Nobody did. It was one of this weird wave of interesting multiplayer setups that just didn't have the competitive cleanness of the established stuff and nobody ended up caring about.
It was midly interesting to try out once, but let's say there's a reason they didn't do a MP mode in the sequel and every reviewer praised that choice.
Well, I don't know that Larian is the problem. They don't own the D&D or the BG license and they´re moving on from both, apparently. That said, I don't know how willing they are to license their engine. I'm guessing not particularly, since they haven't done it so far, to my knowledge.
Again, people seem to be reading this as saying "don't mod, develop full games". Not what it says. I'm saying "if your mod is bloating so much you have a full team of developers working at speed it may be worth considering making a standalone game instead".
In some cases you only get there a long while into working on a mod and it's worth releasing that, getting some visibility and then moving on to standalone stuff instead, but mods that could have been a full-on release are relatively frequent, and I don't like it when artists get paid in exposure by speculatively making games for someone else.
"One or few programmers" is the key part of that, though. I'm not saying every modder should get into game development out of the gate. Modding is a great way to dip your toes into gamedev without having to do all the teambuilding and groundwork of putting together every piece of a game.
But some mods get so big they do have a full-on dev team. Nothing wrong with spending some time getting proof of concept that the team can do the job, but if you're spending years with a full team completely overhauling a game... I mean, get paid, man. You're doing a whole ass job at that point.
It didn't, technically, but it WAS originally build on the Neverwinter Nights toolset/engine. A licenced version, then modified. Which is sort of my point. Why mod if you have a big group of devs and you're working at speed? Just pay to license the toolset you're using and ship a game.

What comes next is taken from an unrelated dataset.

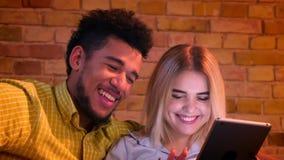 Primer tirado de la muchacha caucásica que mecanografía en la tableta y el individuo africano que miran en ella atento en casa almacen de metraje de vídeo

I like these, but they've been superseded by Windows handhelds for me. Granted, that's because I have so many devices I use for retro stuff that being able to easily mount a shared folder instead of keeping a million SD cards with the same games is a big bonus and there is just no convenient way to do that on Android (and it strongly depends on your definition of "convenient" on Linux). If you just need the one thing to play a single bundle of old games I'd take the convenience, small size and long battery life of the 'droid devices.
Yeah, well, that's why game engines are a thing. I didn't pick The Witcher at random, that was built on top of Neverwinter Nights tech.
Maybe I'm too stuck in the 90s, but I never quite got the point of doing all those total conversions for Quake games when you could just as well use the exact same tools by licensing the engine and just ship the thing as a game.
Well, no, I'm lying. The point of those total conversions was very often that people wanted to use a bunch of licensed characters they didn't own, which I guess is the point here as well, so maybe I've answered my own question.